(Collection entries)
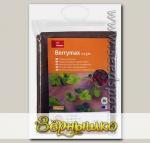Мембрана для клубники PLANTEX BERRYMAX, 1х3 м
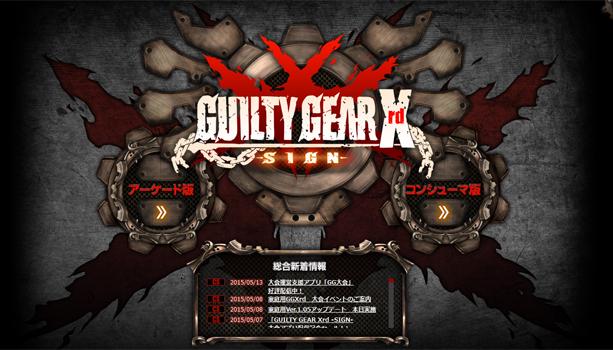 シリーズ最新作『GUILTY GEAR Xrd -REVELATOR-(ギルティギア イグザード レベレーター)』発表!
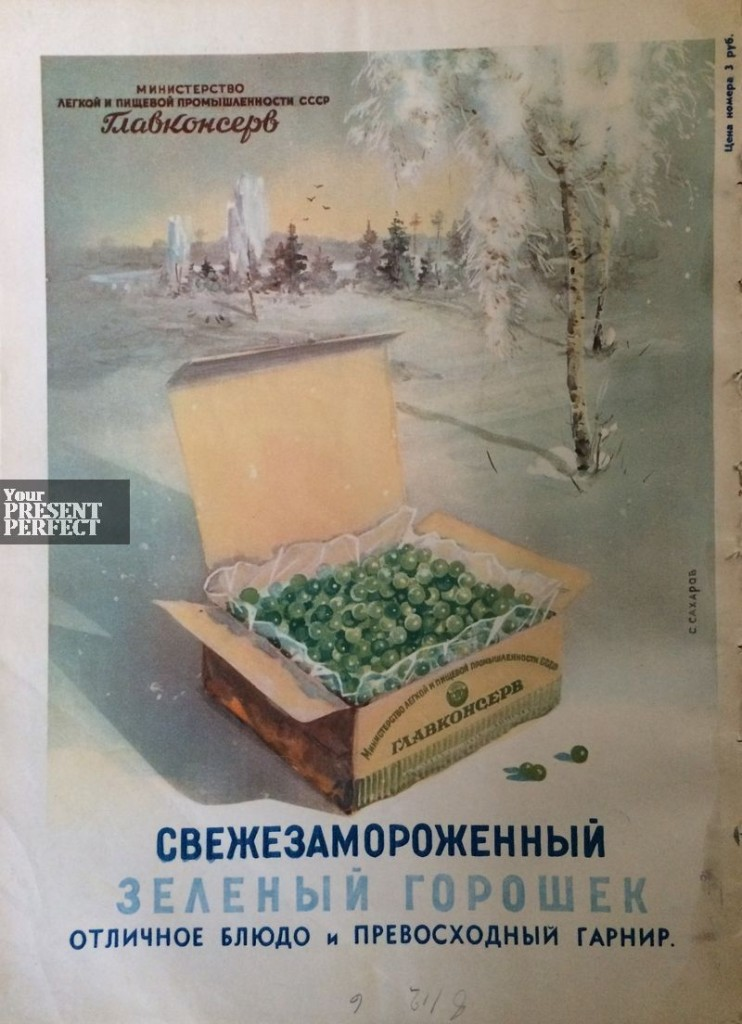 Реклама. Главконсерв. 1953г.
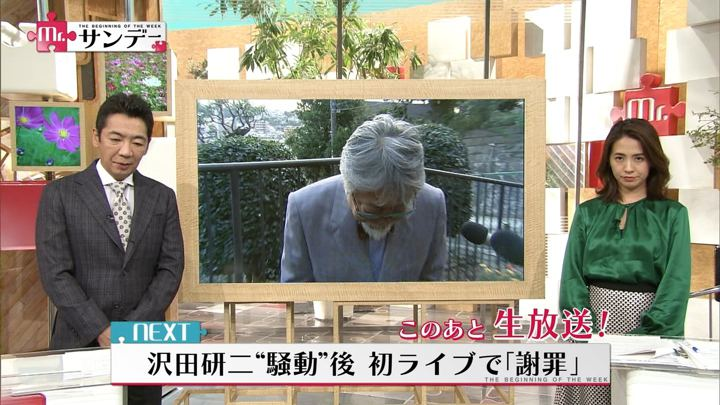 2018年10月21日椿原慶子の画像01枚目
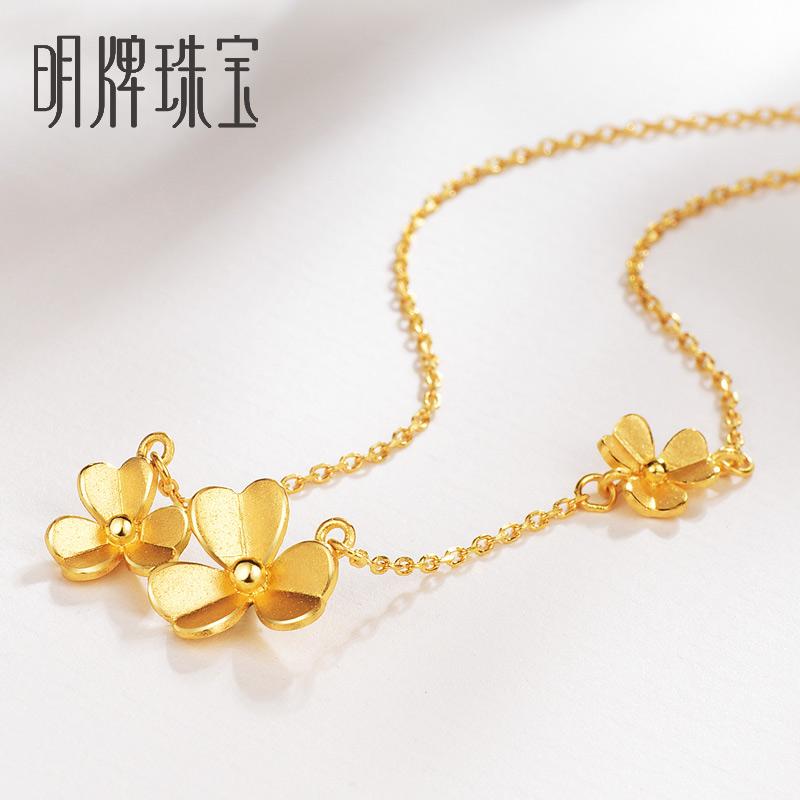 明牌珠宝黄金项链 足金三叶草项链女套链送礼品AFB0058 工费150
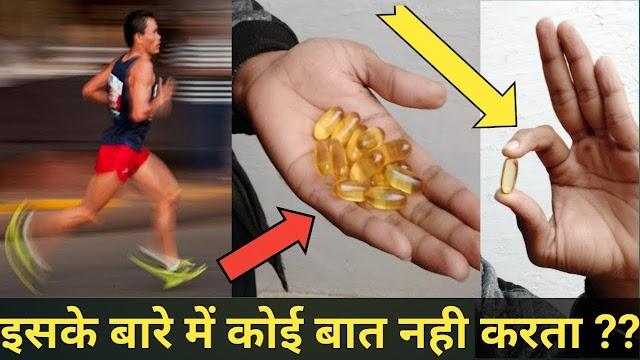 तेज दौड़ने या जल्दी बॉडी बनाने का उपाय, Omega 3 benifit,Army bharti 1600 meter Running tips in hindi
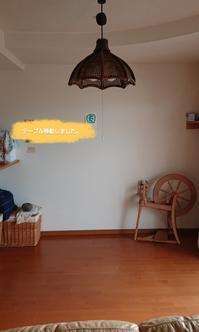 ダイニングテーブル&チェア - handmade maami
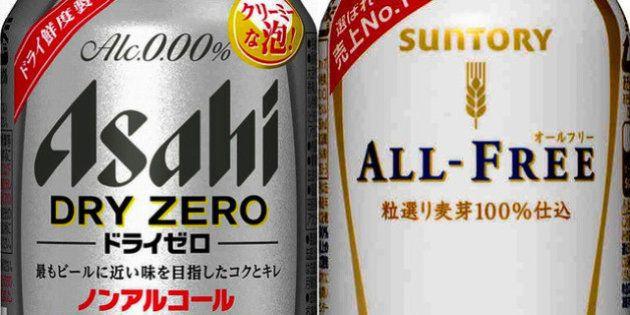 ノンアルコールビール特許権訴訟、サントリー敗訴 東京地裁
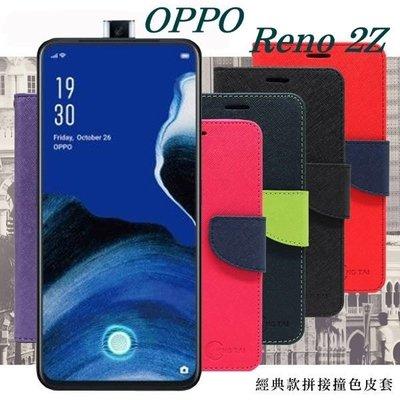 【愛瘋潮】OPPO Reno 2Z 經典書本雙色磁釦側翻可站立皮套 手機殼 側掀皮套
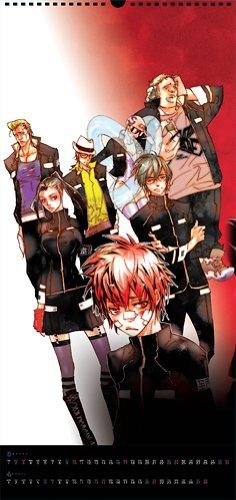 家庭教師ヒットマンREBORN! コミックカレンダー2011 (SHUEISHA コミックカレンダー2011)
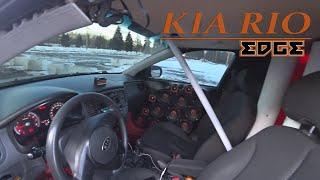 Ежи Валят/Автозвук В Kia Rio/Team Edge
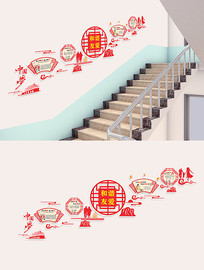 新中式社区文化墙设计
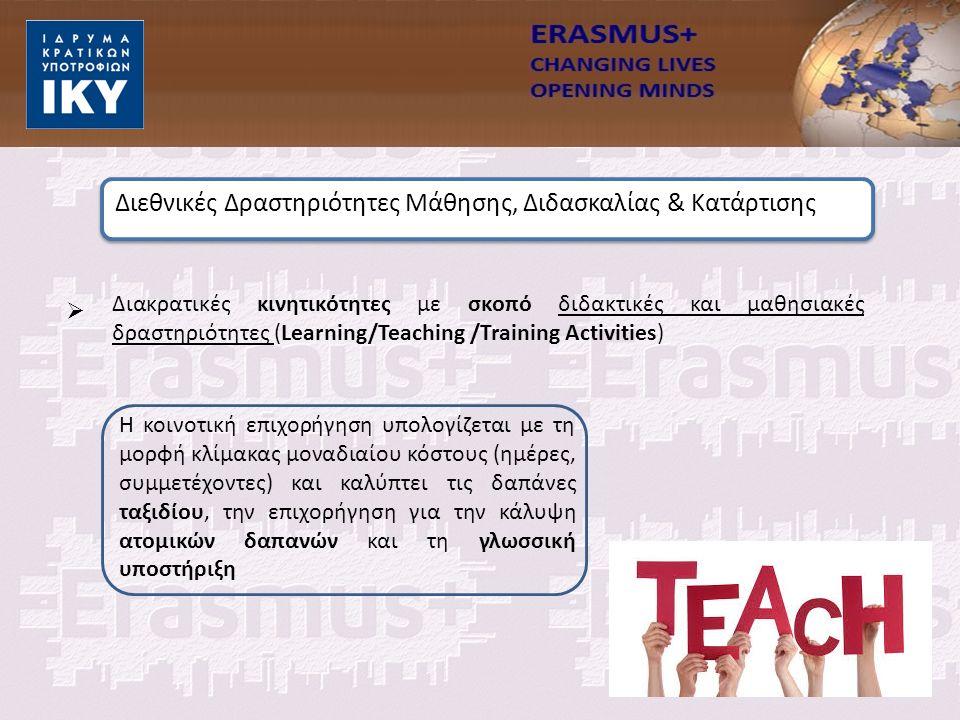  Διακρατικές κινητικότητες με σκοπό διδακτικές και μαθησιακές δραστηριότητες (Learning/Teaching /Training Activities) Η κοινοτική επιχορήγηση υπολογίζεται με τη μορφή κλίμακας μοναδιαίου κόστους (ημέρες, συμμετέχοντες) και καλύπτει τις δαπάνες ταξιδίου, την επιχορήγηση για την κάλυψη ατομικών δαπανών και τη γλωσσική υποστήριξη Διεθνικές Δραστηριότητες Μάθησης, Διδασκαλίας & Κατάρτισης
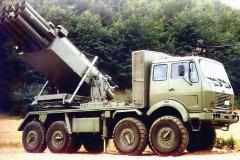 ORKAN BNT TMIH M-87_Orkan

### Assignment:
Return every line of the data above exactly, and omit all pictures.

### Problem solution:
Мембрана для клубники PLANTEX BERRYMAX, 1х3 м
 シリーズ最新作『GUILTY GEAR Xrd -REVELATOR-(ギルティギア イグザード レベレーター)』発表!
 Реклама. Главконсерв. 1953г.
 2018年10月21日椿原慶子の画像01枚目
 明牌珠宝黄金项链 足金三叶草项链女套链送礼品AFB0058 工费150
 तेज दौड़ने या जल्दी बॉडी बनाने का उपाय, Omega 3 benifit,Army bharti 1600 meter Running tips in hindi
 ダイニングテーブル&チェア - handmade maami
 ノンアルコールビール特許権訴訟、サントリー敗訴 東京地裁
 【愛瘋潮】OPPO Reno 2Z 經典書本雙色磁釦側翻可站立皮套 手機殼 側掀皮套
 家庭教師ヒットマンREBORN! コミックカレンダー2011 (SHUEISHA コミックカレンダー2011)
 Ежи Валят/Автозвук В Kia Rio/Team Edge
 新中式社区文化墙设计
  Διακρατικές κινητικότητες με σκοπό διδακτικές και μαθησιακές δραστηριότητες (Learning/Teaching /Training Activities) Η κοινοτική επιχορήγηση υπολογίζεται με τη μορφή κλίμακας μοναδιαίου κόστους (ημέρες, συμμετέχοντες) και καλύπτει τις δαπάνες ταξιδίου, την επιχορήγηση για την κάλυψη ατομικών δαπανών και τη γλωσσική υποστήριξη Διεθνικές Δραστηριότητες Μάθησης, Διδασκαλίας & Κατάρτισης
 ORKAN BNT TMIH M-87_Orkan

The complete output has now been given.